Hon’ble Supreme Court of India, in the case of Kalpraj Dharamshi and Anr. vs Kotak Investment Advisors Ltd. and Anr. (supra) has, in detail, considered the provisions of Sections 30 and 31 of the I&B Code, the Bankruptcy Law Reforms Committee (BLRC) Report of 2015 and the judgments of this Court in the case K. Sashidhar (supra), Committee of Creditors of Essar Steel India Limited through Authorised Signatory v. Satish Kumar Gupta & Ors. (supra) and Maharashtra Seamless Limited vs Padmanabhan Venkatesh and Ors. (supra) and observed thus:
It is thus clear that the Committee was of the view that for deciding key economic questions in the bankruptcy process, the only correct forum for evaluating such possibilities and making a decision was a creditors committee, wherein all financial creditors have votes in proportion to the magnitude of debt that they hold. The BLRC has observed that laws in India in the past have brought arms of the Government (legislature, executive or judiciary) into the question of the bankruptcy process. This has been strictly avoided by the Committee, and it has been provided that the decision with regard to the appropriate disposition of a defaulting firm, which is a business decision, should only be made by the creditors. It has been observed that the evaluation of proposals to keep the entity as a going concern, including decisions about the sale of business or units, restructuring of debt, etc., are required to be taken by the Committee of the Financial Creditors. It has been provided that the solution to keep the entity as a going concern will be voted upon by CoC, and there are no constraints on the proposals that the resolution professional can present to CoC.

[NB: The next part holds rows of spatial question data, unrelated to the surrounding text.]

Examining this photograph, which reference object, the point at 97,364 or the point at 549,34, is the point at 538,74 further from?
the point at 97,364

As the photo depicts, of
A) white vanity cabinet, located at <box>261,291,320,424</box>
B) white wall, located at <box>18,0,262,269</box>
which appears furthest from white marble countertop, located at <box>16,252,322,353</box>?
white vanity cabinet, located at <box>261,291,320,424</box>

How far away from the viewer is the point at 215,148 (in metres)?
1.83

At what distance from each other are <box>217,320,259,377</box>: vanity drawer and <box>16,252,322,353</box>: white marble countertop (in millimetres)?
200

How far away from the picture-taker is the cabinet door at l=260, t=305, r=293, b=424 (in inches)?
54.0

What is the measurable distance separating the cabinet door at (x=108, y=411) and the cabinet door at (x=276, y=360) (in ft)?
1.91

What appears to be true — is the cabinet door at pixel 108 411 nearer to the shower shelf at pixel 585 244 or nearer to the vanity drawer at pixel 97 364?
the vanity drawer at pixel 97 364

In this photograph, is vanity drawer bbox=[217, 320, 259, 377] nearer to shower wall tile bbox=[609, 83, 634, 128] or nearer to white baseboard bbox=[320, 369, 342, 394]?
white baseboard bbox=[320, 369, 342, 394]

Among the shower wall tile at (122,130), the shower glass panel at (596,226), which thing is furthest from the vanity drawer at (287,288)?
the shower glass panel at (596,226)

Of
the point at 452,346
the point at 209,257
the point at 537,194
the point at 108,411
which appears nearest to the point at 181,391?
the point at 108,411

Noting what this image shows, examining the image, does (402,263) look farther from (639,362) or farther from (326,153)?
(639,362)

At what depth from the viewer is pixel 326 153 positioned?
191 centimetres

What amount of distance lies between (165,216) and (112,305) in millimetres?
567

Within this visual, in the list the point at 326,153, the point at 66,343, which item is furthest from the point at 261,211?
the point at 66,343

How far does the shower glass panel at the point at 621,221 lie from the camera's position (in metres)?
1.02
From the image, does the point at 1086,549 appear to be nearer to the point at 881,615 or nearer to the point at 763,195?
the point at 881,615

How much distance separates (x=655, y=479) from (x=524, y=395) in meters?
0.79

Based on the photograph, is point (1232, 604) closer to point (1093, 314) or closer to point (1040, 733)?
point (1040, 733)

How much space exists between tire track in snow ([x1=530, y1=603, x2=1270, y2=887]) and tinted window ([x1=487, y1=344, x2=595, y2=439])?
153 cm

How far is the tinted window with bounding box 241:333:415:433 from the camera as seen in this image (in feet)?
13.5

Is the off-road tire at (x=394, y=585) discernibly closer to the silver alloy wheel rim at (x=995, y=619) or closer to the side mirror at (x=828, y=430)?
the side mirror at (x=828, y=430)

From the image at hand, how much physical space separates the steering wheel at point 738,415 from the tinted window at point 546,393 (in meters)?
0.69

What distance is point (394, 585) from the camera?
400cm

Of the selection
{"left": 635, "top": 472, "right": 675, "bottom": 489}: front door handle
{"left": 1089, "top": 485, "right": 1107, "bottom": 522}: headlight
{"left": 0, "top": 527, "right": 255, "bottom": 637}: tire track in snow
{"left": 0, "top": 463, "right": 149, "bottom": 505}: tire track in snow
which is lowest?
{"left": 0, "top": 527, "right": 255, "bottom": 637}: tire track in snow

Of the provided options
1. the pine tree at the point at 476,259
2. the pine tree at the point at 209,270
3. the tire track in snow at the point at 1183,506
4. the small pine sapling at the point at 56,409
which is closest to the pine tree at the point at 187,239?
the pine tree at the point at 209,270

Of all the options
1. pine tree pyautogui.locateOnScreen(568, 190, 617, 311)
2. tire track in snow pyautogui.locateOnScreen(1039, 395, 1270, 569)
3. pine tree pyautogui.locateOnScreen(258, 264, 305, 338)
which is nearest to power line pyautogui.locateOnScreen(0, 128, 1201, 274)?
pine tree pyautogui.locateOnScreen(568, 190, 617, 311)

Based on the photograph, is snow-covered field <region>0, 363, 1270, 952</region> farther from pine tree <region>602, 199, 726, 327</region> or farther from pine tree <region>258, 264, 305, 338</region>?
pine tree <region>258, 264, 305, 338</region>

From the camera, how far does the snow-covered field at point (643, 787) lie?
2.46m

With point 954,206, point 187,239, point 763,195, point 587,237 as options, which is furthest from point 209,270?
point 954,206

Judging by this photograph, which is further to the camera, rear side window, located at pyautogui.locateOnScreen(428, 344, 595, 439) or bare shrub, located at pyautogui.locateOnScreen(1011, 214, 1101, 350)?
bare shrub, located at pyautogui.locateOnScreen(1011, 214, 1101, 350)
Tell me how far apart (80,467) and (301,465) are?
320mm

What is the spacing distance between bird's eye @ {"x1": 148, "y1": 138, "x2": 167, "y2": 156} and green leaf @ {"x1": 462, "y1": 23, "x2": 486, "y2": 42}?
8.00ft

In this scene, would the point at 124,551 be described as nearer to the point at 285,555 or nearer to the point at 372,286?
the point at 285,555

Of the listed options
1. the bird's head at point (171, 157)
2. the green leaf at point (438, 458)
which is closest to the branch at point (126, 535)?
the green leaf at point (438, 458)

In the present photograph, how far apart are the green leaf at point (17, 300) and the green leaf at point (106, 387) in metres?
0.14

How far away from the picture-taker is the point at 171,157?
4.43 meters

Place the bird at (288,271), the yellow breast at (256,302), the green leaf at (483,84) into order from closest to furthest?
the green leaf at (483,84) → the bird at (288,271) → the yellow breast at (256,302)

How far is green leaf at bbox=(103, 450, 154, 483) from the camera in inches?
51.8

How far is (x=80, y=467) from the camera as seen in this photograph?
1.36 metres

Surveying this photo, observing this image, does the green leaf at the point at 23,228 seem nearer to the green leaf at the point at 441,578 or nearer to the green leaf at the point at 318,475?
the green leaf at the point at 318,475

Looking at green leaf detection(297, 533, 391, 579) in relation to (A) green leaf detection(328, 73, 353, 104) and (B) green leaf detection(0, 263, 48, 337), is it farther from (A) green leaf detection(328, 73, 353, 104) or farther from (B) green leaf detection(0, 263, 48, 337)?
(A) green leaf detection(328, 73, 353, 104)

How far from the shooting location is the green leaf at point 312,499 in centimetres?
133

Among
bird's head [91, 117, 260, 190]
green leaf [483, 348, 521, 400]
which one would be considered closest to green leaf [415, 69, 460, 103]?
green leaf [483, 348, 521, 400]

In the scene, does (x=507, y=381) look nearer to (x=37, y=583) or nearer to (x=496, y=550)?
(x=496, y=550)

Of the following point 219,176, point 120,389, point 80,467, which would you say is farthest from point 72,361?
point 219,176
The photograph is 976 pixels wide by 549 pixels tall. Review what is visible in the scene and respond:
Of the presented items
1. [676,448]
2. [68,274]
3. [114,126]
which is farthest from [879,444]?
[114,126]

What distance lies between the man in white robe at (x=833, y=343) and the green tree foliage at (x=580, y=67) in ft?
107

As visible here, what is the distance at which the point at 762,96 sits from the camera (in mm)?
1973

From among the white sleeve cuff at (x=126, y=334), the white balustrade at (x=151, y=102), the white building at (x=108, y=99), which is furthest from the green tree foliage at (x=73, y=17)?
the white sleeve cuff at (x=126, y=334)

If any of the creditors are not satisfied with the terms of the scheme approved by the NCLT, they have the option to file an appeal before the NCLAT within specified time limits. As per the records available, the National Company Law Tribunal (NCLT), Kochi bench, had approved the Resolution Plan of HNL, submitted by the Government of Kerala, on 28.11.2019. If KSEB was aggrieved by the terms of the said Resolution Plan, they should have approached the NCLAT within 30 days from the date of the order. Whatever it may be, as the Resolution Plan was approved by 97.02% votes, the same is binding on all stakeholders, including KSEB. It cannot be ignored that the `Commercial Wisdom’ of the `Committee of Creditors’ is not be interfered with, except in the limited ambit, as contemplated under Section 30 (2) of the I & B Code, 2016, in respect of an `Adjudicating Authority’, and as per Section 61 (3) of the Code, in regard to an `Appellate Tribunal’. Besides these, in `Law’, it is not open to an `Adjudicating Authority’ (`Tribunal’) or an `Appellate Authority’ (`Appellate Tribunal’) to consider `any other feature than the one’ mentioned in `Section 30 (2) or Section 61 (3) of the I & B Code, 2016’.
As the requisite majority of Creditors approved the Resolution Plan, there is no legal grievance for KSEB, and hence the claim of non-payment of dues at this stage may not withstand.